Демонстрация против англичан в Индии, при нынешней комбинации отношений между государствами, а также при тех военных средствах, которыми мы располагаем, представляется практически исполнимою…» И далее предлагал конкретный план подготовки и развертывания этой экспедиции.

«1) Необходимо послать посольство в Кабул в возможно непродолжительном времени, так как крайне желательно, в случае движения отряда, не развлекаться никакими посторонними случайностями и не тратить на них драгоценных средств, следовательно, необходимо постараться втянуть в союз с нами как Шер-Али, так и все владения, которые находятся под его влиянием.

На удачный исход подобных переговоров много указаний: а) неизгладившееся впечатление погрома англичан в 1842 году, б) недоверие к их политике, которое доказывается тем, что Шер-Али не допускает до сих пор у себя официального английского резидента, в) вековые притязания Афганистана на Пейшаур (Пешавар), а, главное, их надежда грабить обетованную Индию… От действий миссии в значительной степени зависит выбор операционных путей, т. е. на Кабул или Герат.

2) Побудить Персию возобновить свои притязания на Герат, чем достигается возможность пользоваться средствами, которые в случае нужды даст нам страна, подвластная шаху, преимущественно Хорасан, а главное — отвлекать внимание и средства тегеранского правительства от нашей границы на Араксе, на что рассчитывают наши враги в случае каких-либо неблагоприятных для нас обстоятельств на кавказско-турецкой границе и на самом Кавказе. При нашем движении союз с турецкой армией не будет иметь значения военного, но даст нам в руки массу средств перевозочных, так как уже веками выработалось тяготение Персии к Герату и даже к Кандагару…» Далее прилагался расчет необходимых военных сил, продовольствия и прочего.

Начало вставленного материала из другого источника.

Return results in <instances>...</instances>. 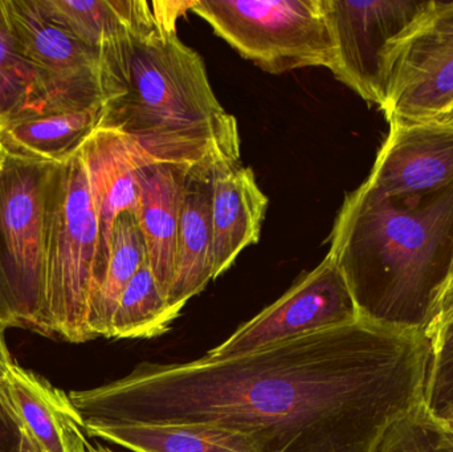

И вот теперь Кауфман, скорректировав его, вполне приступил к осуществлению плана Скобелева. Он намеревался выступить тремя колоннами по направлению к Кашгару, к Афганистану и к Мерву. Первая колонна должна была двигаться из недавно образованной Ферганской области через Алайский хребет, вторая — со стороны Самарканда через Джам на Келиф и Ширабад (на Аму-Дарье) и третья от Хивы, вверх по Амударье, через Чарджоу на Мерв. Все предварительные сношения между главными распорядителями велись в глубокой тайне. Кашгар был оставлен в покое и Ферганский отряд, собравшись в Маргелане, должен был идти через Каратегин, также на Амударью, в сторону Афганистана.

Двадцать второго апреля Милютин уведомил главнокомандующего Кауфмана о состоявшемся высочайшем повелении насчет сформирования и высылки отрядов к Шир-Абаду и Мерву, усиления войск Туркестанского края, заключения договора с Афганистаном и отправления эмиссаров в Афганистан и северную часть Ост-Индии. Сделав тотчас все необходимые секретные распоряжения, 19 мая Кауфман послал начальнику главного штаба телеграмму об усилении войск Туркестанского края Оренбургскими и Сибирскими казачьими полками и 25 мая получил шифрованный ответ, что в случае надобности ему пришлют льготные полки: два Оренбургских и три Сибирских. На другой день был отдан приказ по округу о сформировании трех действующих отрядов: главного — в Самарканде, под начальством генерал-майора Троцкого; Ферганского — в Маргелане, под начальством генерал-майора Абрамова и Амударьинского — в Петро-Александровске, под начальством полковника Гротенгельма.

Двадцать седьмого мая Кауфман послал Милютину рапорт, заканчивавшийся следующими словами: «…Я отправил две партии людей в Афганистан, довольно надежных, в том отношении, что они будут знать о движениях и передвижениях войск, о сосредоточении таковых и о слухах в том крае; затем рассчитываю на наше посольство в Афганистане, которому, быть может, удастся сделать что-либо в требуемом Вашим Высокопревосходительством смысле».

В Кабул для переговоров с Шер-Али-ханом был послан генерал-майор Николай Григорьевич Столетов. Посольство Столетова, прежде всего, должно было подготовить свободный проход наших войск через афганские владения в сторону Индии.